1

I have a problem with a python script which is used to parse a xml file. This is the xml file:

file.xml

<Tag1 SchemaVersion="1.1" xmlns="http://www.microsoft.com/axe">
    <RandomTag>TextText</RandomTag>
    <Tag2 xmlns="http://schemas.datacontract.org/2004/07">
         <AnotherRandom>Abc</AnotherRandom>
    </Tag2>
</Tag1>

I am using xml.etree.ElementTree as parsing method. My task is to change the tags between RandomTag (in this case "TextText"). This is the python code:

python code

import xml.etree.ElementTree as ET

customXmlFile = 'file.xml'

ns = {
'ns': 'http://www.microsoft.com/axe',
'sc': 'http://schemas.datacontract.org/2004/07/Microsoft.Assessments.Relax.ObjectModel_V1'
}
tree = ET.parse(customXmlFile)
root = tree.getroot()
node = root.find('ns:RandomTag', namespaces=ns)
node.text = 'NEW TEXT'
ET.register_namespace('', 'http://www.microsoft.com/axe')

tree.write(customXmlFile + ".new",
xml_declaration=True,
encoding='utf-8',
method="xml")

I don't have run time errors, the code works fine, but all the namespaces are defined in the first node (Tag1) and in AnotherRandom and Tag2 is used a shorcut. Also, the SchemaVersion is deleted.

### SUPPLIED INFORMATION
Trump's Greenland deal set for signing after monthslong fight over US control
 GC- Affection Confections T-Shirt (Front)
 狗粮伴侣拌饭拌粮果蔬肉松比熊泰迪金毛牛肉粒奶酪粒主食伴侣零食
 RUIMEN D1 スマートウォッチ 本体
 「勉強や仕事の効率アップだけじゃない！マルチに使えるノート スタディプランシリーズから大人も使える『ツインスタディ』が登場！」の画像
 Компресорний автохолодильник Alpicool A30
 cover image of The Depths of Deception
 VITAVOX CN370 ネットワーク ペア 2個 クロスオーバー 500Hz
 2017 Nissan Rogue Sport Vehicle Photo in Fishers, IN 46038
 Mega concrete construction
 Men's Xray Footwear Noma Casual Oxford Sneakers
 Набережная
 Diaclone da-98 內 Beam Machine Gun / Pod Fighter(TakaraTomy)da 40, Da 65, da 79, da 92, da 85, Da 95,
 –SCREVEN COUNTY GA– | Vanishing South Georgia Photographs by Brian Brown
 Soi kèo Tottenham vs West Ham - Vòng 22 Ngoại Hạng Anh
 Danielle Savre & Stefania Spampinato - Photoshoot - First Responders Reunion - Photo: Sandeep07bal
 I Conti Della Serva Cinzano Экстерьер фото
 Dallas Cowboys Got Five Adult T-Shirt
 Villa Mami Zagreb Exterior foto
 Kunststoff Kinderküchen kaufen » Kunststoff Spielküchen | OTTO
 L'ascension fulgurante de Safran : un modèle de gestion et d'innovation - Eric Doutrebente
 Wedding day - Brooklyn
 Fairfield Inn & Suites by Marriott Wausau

### WHAT YOU WILL DO
- 1) In the XML parsing post, copy the passage from "customXmlFile = 'file.xml'" to "root = tree.getroot()", switching "customXmlFile" to "xmlPath" everywhere it occurs.
- 2) Which Python module does the XML parsing post use to parse the file?

### ANSWERS BY ITEM NUMBER
- 1)
xmlPath = 'file.xml'

ns = {
'ns': 'http://www.microsoft.com/axe',
'sc': 'http://schemas.datacontract.org/2004/07/Microsoft.Assessments.Relax.ObjectModel_V1'
}
tree = ET.parse(xmlPath)
root = tree.getroot()

- 2) xml.etree.ElementTree